→ HOW TO COMPLETE THIS TASK
Copy out each entry precisely; no image belongs in the result.

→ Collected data
=== Section Start ===

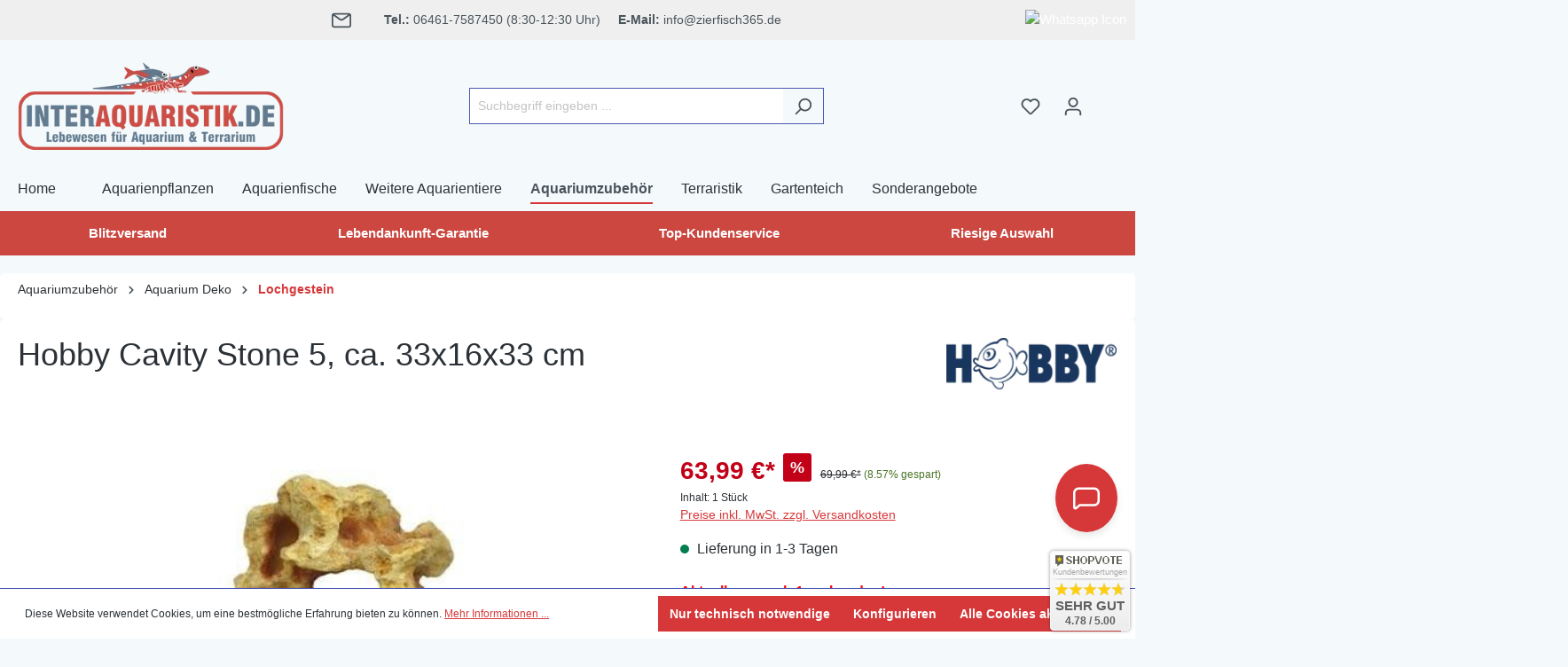

--- FILE ---
content_type: text/html; charset=UTF-8
request_url: https://widgets.shopvote.de/return.php?shopid=4586&type=1&src=https&lang=de
body_size: 418
content:
{"ratingvalue":"4.78","ratingword":"SEHR GUT","ratingcount":882,"ratingname":"interaquaristik.de","ratingurl":"https:\/\/www.interaquaristik.de","starshtml":"","criteriacount":"","sealcolor":"gold","font_size":"15","y_correct":"5","mb_correct":"2","reviewpage":"\/bewertung_interaquaristik_de_4586.html","repHTML":"<div class=\"sv-badget-98x98-value\">4.78 \/ 5.00<\/div>","repHTMLbottom":"<div class=\"sv-rbadge-rb1fxb-stars\"><div style=\"width: 173px; margin: auto;\"><div style=\"width:173px;background:url(https:\/\/img.shopvote.de\/stars-gray.png) 0 0 repeat-x;\">\n\t\t\t\t\t\t<div style=\"width: 96% ;height:36px;background:url(https:\/\/img.shopvote.de\/stars-gold.png) 0 0 repeat-x;\"><\/div>\n\t\t\t\t\t<\/div>\n\t\t\t\t<\/div><\/div><div class=\"sv-rbadge-rb1fxb-count\"><span class=\"sv-rbadge-rb1fxb-word\"><strong>SEHR GUT<\/strong><\/span> <span class=\"sv-rbadge-rb1fxb-value\">(4.78 \/ 5)<\/span><br><span>882<\/span> Bewertungen bei SHOPVOTE<\/div><\/span><\/span>","SDAutoCode":0,"activeStars":0,"responsive":"0","calledtype":"1","headword":"Kundenbewertungen","titleword":"Bewertungsprofil ansehen"}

=== Section End ===

→ EXERCISE RESPONSE
--- FILE ---
content_type: text/html; charset=UTF-8
request_url: https://widgets.shopvote.de/return.php?shopid=4586&type=1&src=https&lang=de
body_size: 418
content:
{"ratingvalue":"4.78","ratingword":"SEHR GUT","ratingcount":882,"ratingname":"interaquaristik.de","ratingurl":"https:\/\/www.interaquaristik.de","starshtml":"","criteriacount":"","sealcolor":"gold","font_size":"15","y_correct":"5","mb_correct":"2","reviewpage":"\/bewertung_interaquaristik_de_4586.html","repHTML":"<div class=\"sv-badget-98x98-value\">4.78 \/ 5.00<\/div>","repHTMLbottom":"<div class=\"sv-rbadge-rb1fxb-stars\"><div style=\"width: 173px; margin: auto;\"><div style=\"width:173px;background:url(https:\/\/img.shopvote.de\/stars-gray.png) 0 0 repeat-x;\">\n\t\t\t\t\t\t<div style=\"width: 96% ;height:36px;background:url(https:\/\/img.shopvote.de\/stars-gold.png) 0 0 repeat-x;\"><\/div>\n\t\t\t\t\t<\/div>\n\t\t\t\t<\/div><\/div><div class=\"sv-rbadge-rb1fxb-count\"><span class=\"sv-rbadge-rb1fxb-word\"><strong>SEHR GUT<\/strong><\/span> <span class=\"sv-rbadge-rb1fxb-value\">(4.78 \/ 5)<\/span><br><span>882<\/span> Bewertungen bei SHOPVOTE<\/div><\/span><\/span>","SDAutoCode":0,"activeStars":0,"responsive":"0","calledtype":"1","headword":"Kundenbewertungen","titleword":"Bewertungsprofil ansehen"}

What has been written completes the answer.